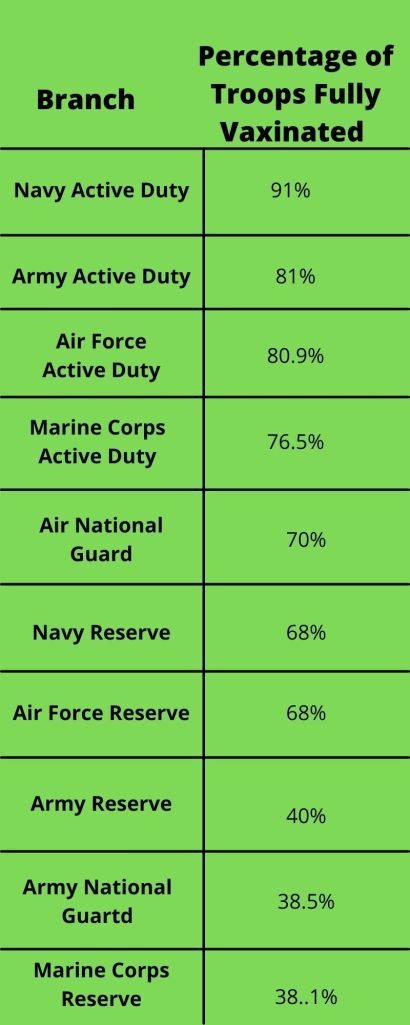 | Branch | Percentage of Troops Fully Vaxinated |
|---|---|
| Navy Active Duty | 91% |
| Army Active Duty | 81% |
| Air Force Active Duty | 80.9% |
| Marine Corps Active Duty | 76.5% |
| Air National Guard | 70% |
| Navy Reserve | 68% |
| Air Force Reserve | 68% |
| Army Reserve | 40% |
| Army National Guartd | 38.5% |
| Marine Corps Reserve | 38..1% |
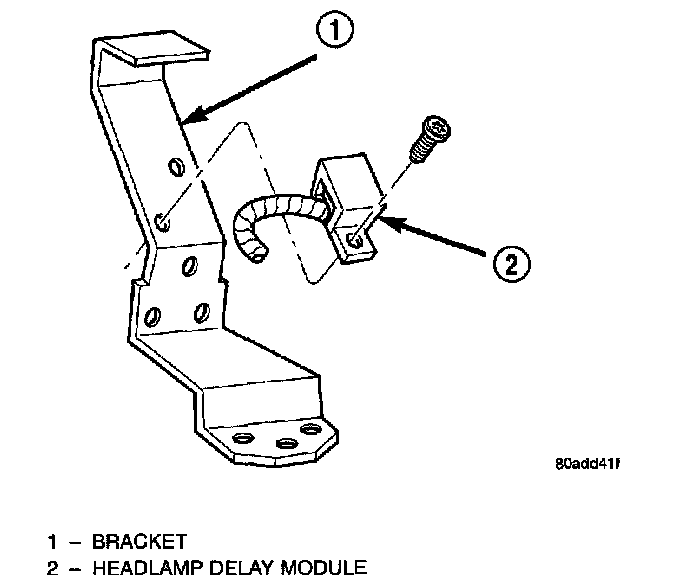 1

2

80add41f

1 – BRACKET
2 – HEADLAMP DELAY MODULE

**Problem to solve**: Which lines in the records above contain the word "Force"? Copy each one.

**Exercise response**:
| Air Force Active Duty | 80.9% |
| Air Force Reserve | 68% |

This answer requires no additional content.